▶ [What is expected]:
Write out every one of the rows below word for word, changing nothing.

▶ [Extracted material]:

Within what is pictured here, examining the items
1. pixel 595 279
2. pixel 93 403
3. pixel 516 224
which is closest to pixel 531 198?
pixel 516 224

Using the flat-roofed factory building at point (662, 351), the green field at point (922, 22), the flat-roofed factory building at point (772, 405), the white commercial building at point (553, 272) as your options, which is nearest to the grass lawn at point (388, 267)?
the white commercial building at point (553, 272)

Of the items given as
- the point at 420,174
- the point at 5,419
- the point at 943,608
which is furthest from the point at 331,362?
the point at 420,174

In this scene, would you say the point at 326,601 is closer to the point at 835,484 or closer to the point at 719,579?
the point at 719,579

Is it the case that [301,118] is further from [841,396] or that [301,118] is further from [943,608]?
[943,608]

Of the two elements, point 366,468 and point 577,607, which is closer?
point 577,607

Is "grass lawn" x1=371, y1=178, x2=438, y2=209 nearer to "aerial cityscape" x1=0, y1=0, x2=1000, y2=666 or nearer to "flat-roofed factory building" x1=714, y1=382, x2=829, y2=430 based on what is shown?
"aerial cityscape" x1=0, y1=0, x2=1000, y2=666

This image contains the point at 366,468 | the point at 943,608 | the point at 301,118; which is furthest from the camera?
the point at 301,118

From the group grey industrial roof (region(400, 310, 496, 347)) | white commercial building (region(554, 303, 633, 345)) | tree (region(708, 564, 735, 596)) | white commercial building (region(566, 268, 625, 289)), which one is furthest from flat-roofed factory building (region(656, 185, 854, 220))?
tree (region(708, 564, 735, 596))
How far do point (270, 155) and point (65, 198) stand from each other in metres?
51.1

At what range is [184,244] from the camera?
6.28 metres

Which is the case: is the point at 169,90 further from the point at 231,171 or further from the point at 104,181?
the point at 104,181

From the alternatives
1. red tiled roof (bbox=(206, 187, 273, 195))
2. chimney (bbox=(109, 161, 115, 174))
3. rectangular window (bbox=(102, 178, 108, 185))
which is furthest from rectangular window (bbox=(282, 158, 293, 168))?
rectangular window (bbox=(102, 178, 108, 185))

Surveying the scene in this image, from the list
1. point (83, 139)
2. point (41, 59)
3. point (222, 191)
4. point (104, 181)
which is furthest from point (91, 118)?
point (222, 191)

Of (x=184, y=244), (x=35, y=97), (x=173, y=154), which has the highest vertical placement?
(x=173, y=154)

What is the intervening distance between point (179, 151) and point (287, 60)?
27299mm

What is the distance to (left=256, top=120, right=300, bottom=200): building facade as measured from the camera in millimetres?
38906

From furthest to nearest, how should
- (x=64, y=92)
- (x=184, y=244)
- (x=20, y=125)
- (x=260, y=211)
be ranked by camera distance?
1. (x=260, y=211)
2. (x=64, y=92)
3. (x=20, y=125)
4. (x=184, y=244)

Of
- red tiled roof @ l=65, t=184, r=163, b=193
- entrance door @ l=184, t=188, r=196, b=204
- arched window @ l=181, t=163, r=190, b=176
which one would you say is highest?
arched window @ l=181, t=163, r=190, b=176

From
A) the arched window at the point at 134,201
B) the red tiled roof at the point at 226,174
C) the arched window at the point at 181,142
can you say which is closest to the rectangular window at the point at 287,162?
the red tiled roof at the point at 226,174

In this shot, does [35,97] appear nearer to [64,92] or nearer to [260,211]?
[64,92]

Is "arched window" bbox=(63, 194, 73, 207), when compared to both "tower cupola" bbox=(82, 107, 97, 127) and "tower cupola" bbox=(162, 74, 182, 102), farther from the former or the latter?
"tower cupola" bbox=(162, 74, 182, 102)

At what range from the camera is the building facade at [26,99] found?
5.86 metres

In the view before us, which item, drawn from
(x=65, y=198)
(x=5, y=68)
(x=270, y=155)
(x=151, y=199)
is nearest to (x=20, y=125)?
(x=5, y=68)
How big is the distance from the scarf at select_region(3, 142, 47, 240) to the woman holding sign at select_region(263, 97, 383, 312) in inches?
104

▶ [Solution]:
Within what is pictured here, examining the items
1. pixel 595 279
2. pixel 93 403
3. pixel 516 224
which is closest to pixel 531 198?
pixel 516 224

Using the flat-roofed factory building at point (662, 351), the green field at point (922, 22), the flat-roofed factory building at point (772, 405), the white commercial building at point (553, 272) as your options, which is nearest to the grass lawn at point (388, 267)?
the white commercial building at point (553, 272)

Of the items given as
- the point at 420,174
- the point at 5,419
- the point at 943,608
which is furthest from the point at 331,362?
the point at 420,174

In this scene, would you say the point at 326,601 is closer to the point at 835,484 or closer to the point at 719,579?
the point at 719,579

Is it the case that [301,118] is further from [841,396] or that [301,118] is further from [943,608]?
[943,608]

Of the two elements, point 366,468 and point 577,607, which is closer?
point 577,607

Is "grass lawn" x1=371, y1=178, x2=438, y2=209 nearer to "aerial cityscape" x1=0, y1=0, x2=1000, y2=666 or nearer to "flat-roofed factory building" x1=714, y1=382, x2=829, y2=430 based on what is shown?
"aerial cityscape" x1=0, y1=0, x2=1000, y2=666

This image contains the point at 366,468 | the point at 943,608 | the point at 301,118; which is furthest from the camera?
the point at 301,118

From the group grey industrial roof (region(400, 310, 496, 347)) | white commercial building (region(554, 303, 633, 345)) | tree (region(708, 564, 735, 596)) | white commercial building (region(566, 268, 625, 289)), which one is furthest from flat-roofed factory building (region(656, 185, 854, 220))?
tree (region(708, 564, 735, 596))
How far do point (270, 155) and point (65, 198) stand from each other in metres?
51.1

At what range is [184,244] from the camera?
6.28 metres

Which is the case: is the point at 169,90 further from the point at 231,171 or further from the point at 104,181?
the point at 104,181

From the alternatives
1. red tiled roof (bbox=(206, 187, 273, 195))
2. chimney (bbox=(109, 161, 115, 174))
3. rectangular window (bbox=(102, 178, 108, 185))
which is furthest from rectangular window (bbox=(282, 158, 293, 168))?
rectangular window (bbox=(102, 178, 108, 185))

Surveying the scene in this image, from the list
1. point (83, 139)
2. point (41, 59)
3. point (222, 191)
4. point (104, 181)
which is furthest from point (91, 118)?
point (222, 191)

Of (x=184, y=244), (x=35, y=97), (x=173, y=154), which has the highest vertical placement?
(x=173, y=154)

What is the intervening distance between point (179, 151) and point (287, 60)?
27299mm

What is the distance to (left=256, top=120, right=300, bottom=200): building facade as measured from the camera in millimetres?
38906

From furthest to nearest, how should
- (x=64, y=92)
- (x=184, y=244)
- (x=20, y=125)
- (x=260, y=211)
be ranked by camera distance?
1. (x=260, y=211)
2. (x=64, y=92)
3. (x=20, y=125)
4. (x=184, y=244)

Of
- red tiled roof @ l=65, t=184, r=163, b=193
- entrance door @ l=184, t=188, r=196, b=204
- arched window @ l=181, t=163, r=190, b=176
which one would you say is highest?
arched window @ l=181, t=163, r=190, b=176

From
A) the arched window at the point at 134,201
B) the red tiled roof at the point at 226,174
C) the arched window at the point at 181,142
can you say which is closest to the rectangular window at the point at 287,162?
the red tiled roof at the point at 226,174

In this shot, does [35,97] appear nearer to [64,92] or nearer to [260,211]?
[64,92]

Is "arched window" bbox=(63, 194, 73, 207), when compared to both "tower cupola" bbox=(82, 107, 97, 127) and "tower cupola" bbox=(162, 74, 182, 102), farther from the former or the latter?
"tower cupola" bbox=(162, 74, 182, 102)

At what range from the camera is the building facade at [26,99] found?
5.86 metres

In the view before us, which item, drawn from
(x=65, y=198)
(x=5, y=68)
(x=270, y=155)
(x=151, y=199)
is nearest to (x=20, y=125)?
(x=5, y=68)
How big is the distance from the scarf at select_region(3, 142, 47, 240) to the woman holding sign at select_region(263, 97, 383, 312) in inches?
104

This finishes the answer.